• Activity: Every record should be copied exactly, and the images omitted.

Short web captions
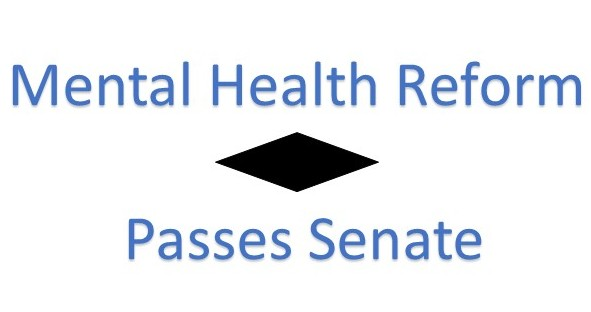 Mental Health Reform PassesSenate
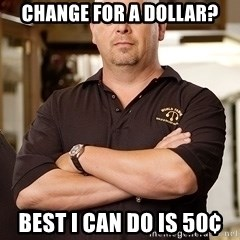 Pawn Stars Rick - change for a dollar? best i can do is 50¢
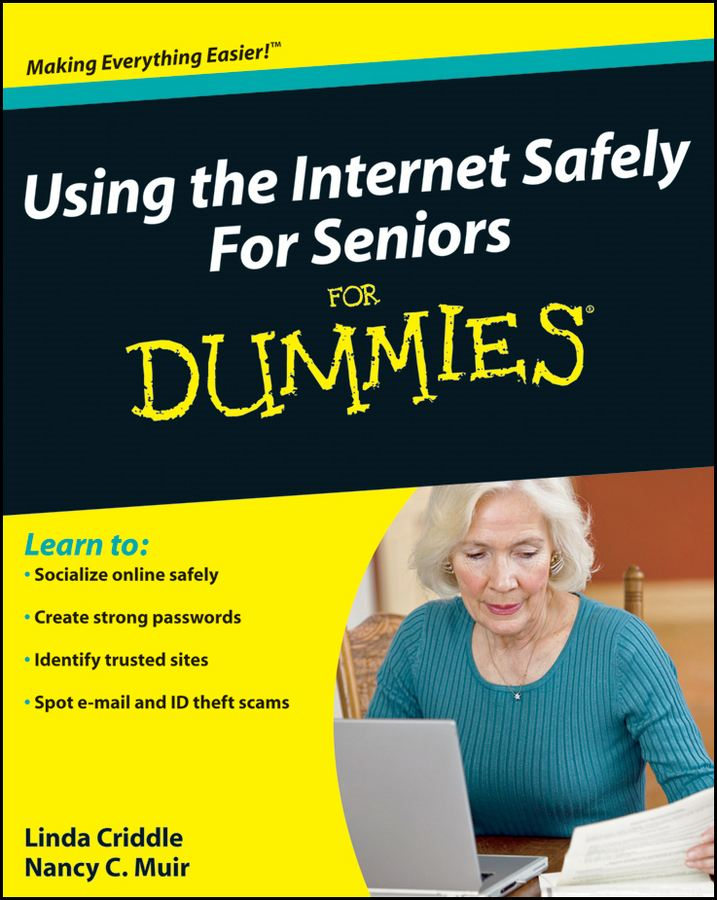 Using the Internet Safely For Seniors For Dummies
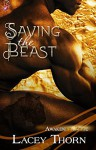 Saving the Beast (Interracial Shifter Romance) (Awakening Pride, Book Four) by Lacey Thorn - Lacey Thorn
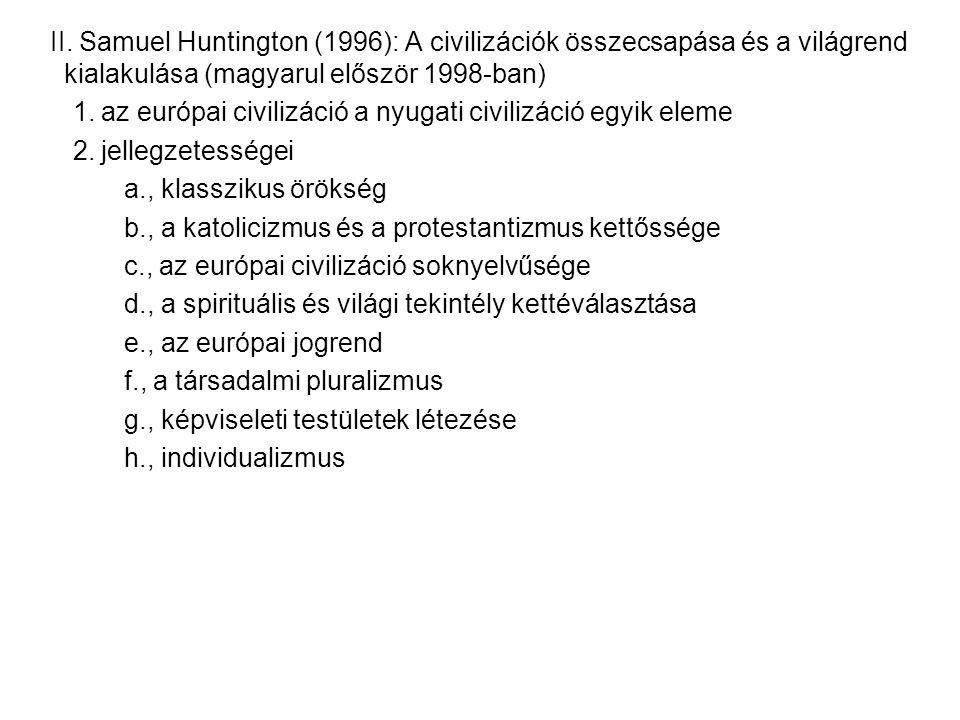 II. Samuel Huntington (1996): A civilizációk összecsapása és a világrend kialakulása (magyarul először 1998-ban) 1. az európai civilizáció a nyugati c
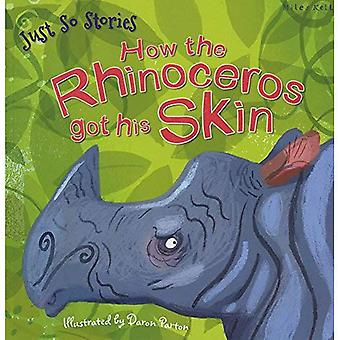 Just So Stories How the Rhinoceros Got His Skin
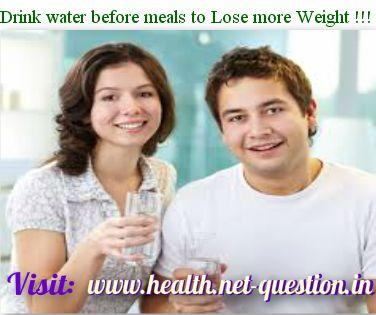 Drink water before meals to Lose more Weight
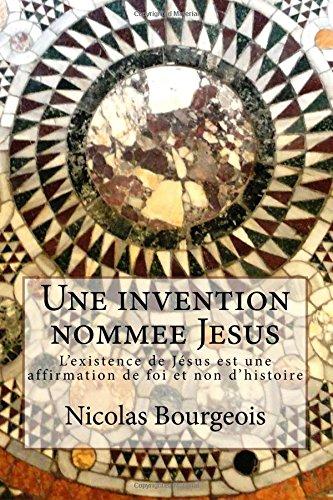 9781517576035: Une invention nommee Jesus: L'existence de Jésus est une affirmation de foi et non d'histoire
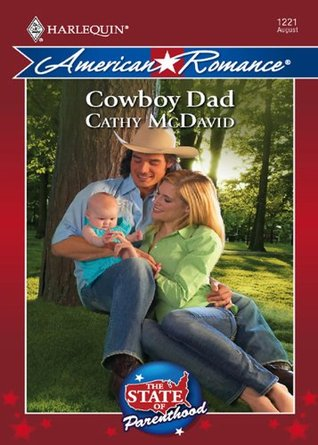 Cowboy Dad (Mills & Boon American Romance) (The State of Parenthood - Book 3)  by  Cathy McDavid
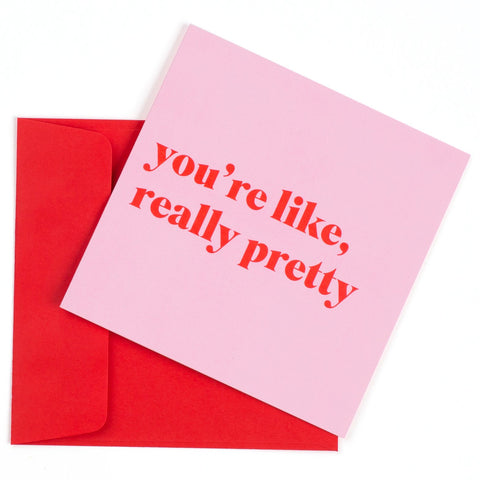 You're Like Really Pretty Card By Ash Pash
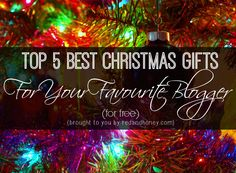 Top 5 Best Christmas Gifts For Your Favourite Blogger, for Free [Plus Weekend Links]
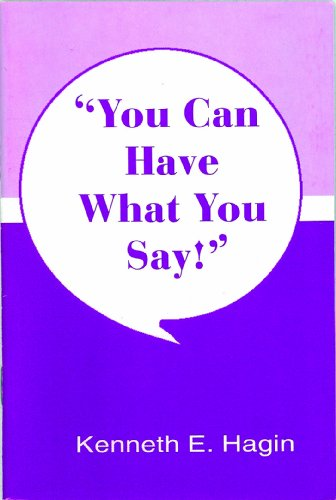 9780892760541: You Can Have What You Say!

• Written solution:
 Mental Health Reform PassesSenate
 Pawn Stars Rick - change for a dollar? best i can do is 50¢
 Using the Internet Safely For Seniors For Dummies
 Saving the Beast (Interracial Shifter Romance) (Awakening Pride, Book Four) by Lacey Thorn - Lacey Thorn
 II. Samuel Huntington (1996): A civilizációk összecsapása és a világrend kialakulása (magyarul először 1998-ban) 1. az európai civilizáció a nyugati c
 Just So Stories How the Rhinoceros Got His Skin
 Drink water before meals to Lose more Weight
 9781517576035: Une invention nommee Jesus: L'existence de Jésus est une affirmation de foi et non d'histoire
 Cowboy Dad (Mills & Boon American Romance) (The State of Parenthood - Book 3)  by  Cathy McDavid
 You're Like Really Pretty Card By Ash Pash
 Top 5 Best Christmas Gifts For Your Favourite Blogger, for Free [Plus Weekend Links]
 9780892760541: You Can Have What You Say!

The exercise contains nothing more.